Yemeni artist, Ahed Al Kathiri, finds inspiration in her memories of home. She grew up in Dubai where she recently finished her bachelor’s degree in fine art. Her installation Home Dreaming exhibited during Dubai Design Week in November 2022 was part of her senior project for graduation. Here she tells us more about how her Yemeni heritage inspires her art.

Home Dreaming

Home Dreaming

Home Dreaming

“Ahed Al Kathiri’s work proposes a meaning of home that is constructed from within oneself;
utilising memories that form an intimate connection to her grandmother’s house.”

The fact that she was outside of Yemen, in Abu Dhabi, plays a significant role in Ahed’s deep bond with her grandmother and family members, as well as her desire to sustain the connection she has with Yemen and its heritage. Ahed has two distinct memories of childhood and home which she incorporates into her work. One is of her grandmother, whom she represents by using fabrics from her old dresses, and the second is the traditional Yemeni stained-glass windows known as qamariyat. Repurposing fabrics in her work is a way of sustaining a home within herself, a reminder that a specific place becomes a home because of how we act within it, and the ways in which we preserve and nourish it.


“Her memories of her grandmother sewing domestic objects from recycled fabric make it an intimate act.
Using these objects always reinforced and maintained the warmth of home. It is therefore an intimate act of sustainability.”


Sana'a qamariyat

Typical architecture of old Sana’a, showing qamariyat stained-glass windows. Image: UNESCO


The essence of my Grandmother

“My mother’s family is from Rada’a in the north but lives in Sana’a now. My father’s family is from Hadramout in the south but most of them live in Dubai now. We used to go to Sana’a every summer but since the war started, we have not been back. I only started working with fabrics in my fourth year. This project is the second in a series that started with a set of abstract pillows made from my grandmother’s clothes. The pillows manifest the warmth and happiness I associate with my grandmother’s house in Yemen. It is also a tribute to my grandmother’s sewing.”

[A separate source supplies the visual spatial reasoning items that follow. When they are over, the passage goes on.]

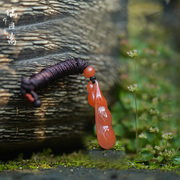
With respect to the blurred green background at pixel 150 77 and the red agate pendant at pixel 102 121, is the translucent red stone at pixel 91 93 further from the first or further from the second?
the blurred green background at pixel 150 77

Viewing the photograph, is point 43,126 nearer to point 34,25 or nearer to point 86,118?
point 86,118

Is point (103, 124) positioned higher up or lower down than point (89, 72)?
lower down

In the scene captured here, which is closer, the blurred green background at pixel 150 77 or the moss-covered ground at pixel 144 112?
the moss-covered ground at pixel 144 112

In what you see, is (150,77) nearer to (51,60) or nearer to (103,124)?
(103,124)

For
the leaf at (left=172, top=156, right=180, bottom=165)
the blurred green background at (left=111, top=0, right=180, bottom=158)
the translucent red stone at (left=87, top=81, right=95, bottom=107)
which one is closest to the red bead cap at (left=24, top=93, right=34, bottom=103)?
the translucent red stone at (left=87, top=81, right=95, bottom=107)

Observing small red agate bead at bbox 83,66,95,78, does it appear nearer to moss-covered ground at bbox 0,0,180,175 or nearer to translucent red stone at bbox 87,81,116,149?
translucent red stone at bbox 87,81,116,149

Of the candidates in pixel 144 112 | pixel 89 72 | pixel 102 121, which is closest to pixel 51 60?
pixel 89 72

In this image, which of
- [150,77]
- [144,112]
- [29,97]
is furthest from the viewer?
[150,77]

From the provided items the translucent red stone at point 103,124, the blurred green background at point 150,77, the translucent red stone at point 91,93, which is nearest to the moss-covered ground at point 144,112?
the blurred green background at point 150,77
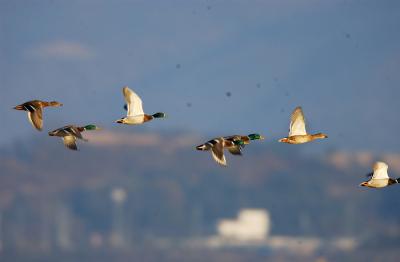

It was her grandmother’s custom to leave some of her clothes, usually, traditional dresses called dera, behind when she visited. Partly to pass down items she does not need anymore, and partly to leave a memory or something tangible as a reminder. A dera is a very simple garment made of colourful printed fabric. Depending on the occasion it is intended for, can be richly embellished. The fabrics, mostly imported from Iran, were usually purchased in Aden. Ahed’s grandmother did not always sew her own clothes but bought them from the market or from tailors, but she often repurposed her old dresses into cushion covers and other household goods.

“Once I started working with the fabrics, I studied the labels and branding on the fabric. The garments worn by my mother and grandmother were slightly different than those I saw worn by my paternal aunts who hailed from the south.”

“My grandmother did not give a lot of thought to matching the patterns or colours but combined patterns and colours indiscriminately. She was more interested in making things for her home and for us, her grandchildren. I associate this vibrant mix of colours and patterns with her love, her happiness, and her wish to share this joy with us. My memory of Yemen is my memory of my grandmother’s house. That is home to me. My grandmother’s clothes still carry her smell even after it has been washed many times. Cutting it and using it in my art means more to me than donating clothes to other people.”



Ahed’s first project repurposing her grandmother’s clothes


Art Installation

This installation signifies a roof, a place, a home, and a belonging. The shapes are inspired by qamariyat, the traditional stained-glass windows that are an important architectural feature of any home in Sana’a. These windows are always positioned above the main windows to allow light in while protecting the privacy of the people inside the house.

To me, this protection element is very important. The root of the word qamariyat means moon as it lets the moonlight in. These windows combine the functions of view, lighting, ventilation, protection, and privacy, all elements Ahed associates with home.

“I handsewn layers of fabric onto the metal wire to give me flexibility and room to play with. Some people say it reminds them of butterflies or kites. Yemen is often associated with conflict, but to me, my Yemeni home represents happiness and happy memories. And my grandmother is the essence of my work.”



The monologue that inspired Ahed’s Home Dreaming installation

Text and Textile

My childhood memories, my grandmother’s house, and the written word inspire all my work. I started my art journey by working with text. It was when I decided to screen-print them onto fabric that I discovered textiles as a medium. I wrote a monologue about how I associate qamariyat with home, with being there and with being present. In my writing, I often refer to Yemen as the Land of the Qamariyat. With my textile art, I create my own space, both physical and emotional – the Yemen that I don’t have.  The Land of the Qamiriyat. Home Dreaming.



Ahed Al Kathiri plans to pursue her master’s degree in fine art in 2023 where she wants to continue exploring textiles.